# The task
Please print the full listing exactly.

# Extracted entries
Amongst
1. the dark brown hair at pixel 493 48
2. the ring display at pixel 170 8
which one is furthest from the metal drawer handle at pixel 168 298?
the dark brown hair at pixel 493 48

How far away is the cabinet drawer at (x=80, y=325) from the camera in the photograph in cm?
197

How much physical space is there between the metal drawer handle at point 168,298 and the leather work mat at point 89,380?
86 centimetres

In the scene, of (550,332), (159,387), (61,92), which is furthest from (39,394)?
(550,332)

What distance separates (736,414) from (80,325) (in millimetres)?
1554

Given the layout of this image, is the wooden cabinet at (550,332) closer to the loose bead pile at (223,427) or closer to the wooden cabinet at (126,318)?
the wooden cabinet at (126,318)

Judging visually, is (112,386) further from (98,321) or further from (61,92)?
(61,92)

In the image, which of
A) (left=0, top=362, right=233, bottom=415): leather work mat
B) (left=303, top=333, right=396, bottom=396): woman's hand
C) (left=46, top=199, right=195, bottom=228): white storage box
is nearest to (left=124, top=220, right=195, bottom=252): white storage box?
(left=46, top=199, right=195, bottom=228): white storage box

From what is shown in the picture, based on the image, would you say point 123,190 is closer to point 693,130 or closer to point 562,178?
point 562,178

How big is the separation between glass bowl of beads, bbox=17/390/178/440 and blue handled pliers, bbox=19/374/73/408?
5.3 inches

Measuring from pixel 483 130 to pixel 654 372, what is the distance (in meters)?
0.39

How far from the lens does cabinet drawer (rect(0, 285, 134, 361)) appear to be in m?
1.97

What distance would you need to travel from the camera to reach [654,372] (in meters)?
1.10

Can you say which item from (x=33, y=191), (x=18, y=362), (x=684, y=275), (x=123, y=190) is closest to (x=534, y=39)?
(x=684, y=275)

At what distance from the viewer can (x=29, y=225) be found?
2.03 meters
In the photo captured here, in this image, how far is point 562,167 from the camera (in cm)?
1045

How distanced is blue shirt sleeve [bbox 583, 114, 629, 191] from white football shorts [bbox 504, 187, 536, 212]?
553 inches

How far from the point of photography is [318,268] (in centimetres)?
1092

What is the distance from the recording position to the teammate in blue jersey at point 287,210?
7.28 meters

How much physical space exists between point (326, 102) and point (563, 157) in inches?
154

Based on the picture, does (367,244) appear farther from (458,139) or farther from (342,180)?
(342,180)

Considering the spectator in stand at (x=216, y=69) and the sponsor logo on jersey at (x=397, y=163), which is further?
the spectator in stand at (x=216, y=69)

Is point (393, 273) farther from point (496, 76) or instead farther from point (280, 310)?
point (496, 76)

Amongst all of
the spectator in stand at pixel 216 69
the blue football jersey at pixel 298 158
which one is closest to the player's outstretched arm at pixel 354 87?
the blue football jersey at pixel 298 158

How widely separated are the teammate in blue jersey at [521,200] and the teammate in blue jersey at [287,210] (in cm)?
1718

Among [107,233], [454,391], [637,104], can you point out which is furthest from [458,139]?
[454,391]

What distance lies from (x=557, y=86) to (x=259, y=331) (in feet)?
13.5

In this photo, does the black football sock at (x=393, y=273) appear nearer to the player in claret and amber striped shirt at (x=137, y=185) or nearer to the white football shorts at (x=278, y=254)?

# Exercise result
Amongst
1. the dark brown hair at pixel 493 48
2. the ring display at pixel 170 8
which one is furthest from the metal drawer handle at pixel 168 298?
the dark brown hair at pixel 493 48

How far away is the cabinet drawer at (x=80, y=325) from the camera in the photograph in cm?
197

How much physical space is there between the metal drawer handle at point 168,298 and the leather work mat at point 89,380?
86 centimetres

In the scene, of (550,332), (159,387), (61,92), which is furthest from (39,394)?
(550,332)

What distance separates (736,414) from (80,325) (in millimetres)?
1554

Given the layout of this image, is the wooden cabinet at (550,332) closer to the loose bead pile at (223,427) or closer to the wooden cabinet at (126,318)?
the wooden cabinet at (126,318)

Judging visually, is (112,386) further from (98,321) or further from (61,92)?
(61,92)

In the image, which of
A) (left=0, top=362, right=233, bottom=415): leather work mat
B) (left=303, top=333, right=396, bottom=396): woman's hand
C) (left=46, top=199, right=195, bottom=228): white storage box
is nearest to (left=124, top=220, right=195, bottom=252): white storage box?
(left=46, top=199, right=195, bottom=228): white storage box

From what is shown in the picture, based on the image, would you say point 123,190 is closer to point 693,130 or closer to point 562,178?
point 562,178

How big is the separation between glass bowl of beads, bbox=17/390/178/440 and blue handled pliers, bbox=19/374/73/408?
5.3 inches

Measuring from pixel 483 130 to pixel 654 372, what is the distance (in meters)?
0.39

How far from the lens does cabinet drawer (rect(0, 285, 134, 361)) appear to be in m?
1.97

What distance would you need to travel from the camera to reach [654,372] (in meters)?
1.10

Can you say which item from (x=33, y=191), (x=18, y=362), (x=684, y=275), (x=123, y=190) is closest to (x=534, y=39)?
(x=684, y=275)

At what distance from the viewer can (x=29, y=225) be found?
2.03 meters
In the photo captured here, in this image, how far is point 562,167 from the camera (in cm)?
1045

How distanced is blue shirt sleeve [bbox 583, 114, 629, 191] from white football shorts [bbox 504, 187, 536, 212]?
553 inches

How far from the point of photography is [318,268] (in centimetres)?
1092

What is the distance from the recording position to the teammate in blue jersey at point 287,210?
7.28 meters

How much physical space exists between point (326, 102) and point (563, 157) in inches?
154

Based on the picture, does (367,244) appear farther from (458,139) or farther from (342,180)?
(342,180)

Considering the spectator in stand at (x=216, y=69) and the sponsor logo on jersey at (x=397, y=163), which is further?
the spectator in stand at (x=216, y=69)

Is point (393, 273) farther from point (496, 76) or instead farther from point (280, 310)?
point (496, 76)

Amongst all of
the spectator in stand at pixel 216 69
the blue football jersey at pixel 298 158
which one is closest to the player's outstretched arm at pixel 354 87?
the blue football jersey at pixel 298 158

How widely separated are the teammate in blue jersey at [521,200] and the teammate in blue jersey at [287,210] (in cm)?
1718

Among [107,233], [454,391], [637,104], can you point out which is furthest from [458,139]?
[454,391]

What distance lies from (x=557, y=86) to (x=259, y=331) (in feet)?
13.5

In this photo, does the black football sock at (x=393, y=273) appear nearer to the player in claret and amber striped shirt at (x=137, y=185) or nearer to the white football shorts at (x=278, y=254)?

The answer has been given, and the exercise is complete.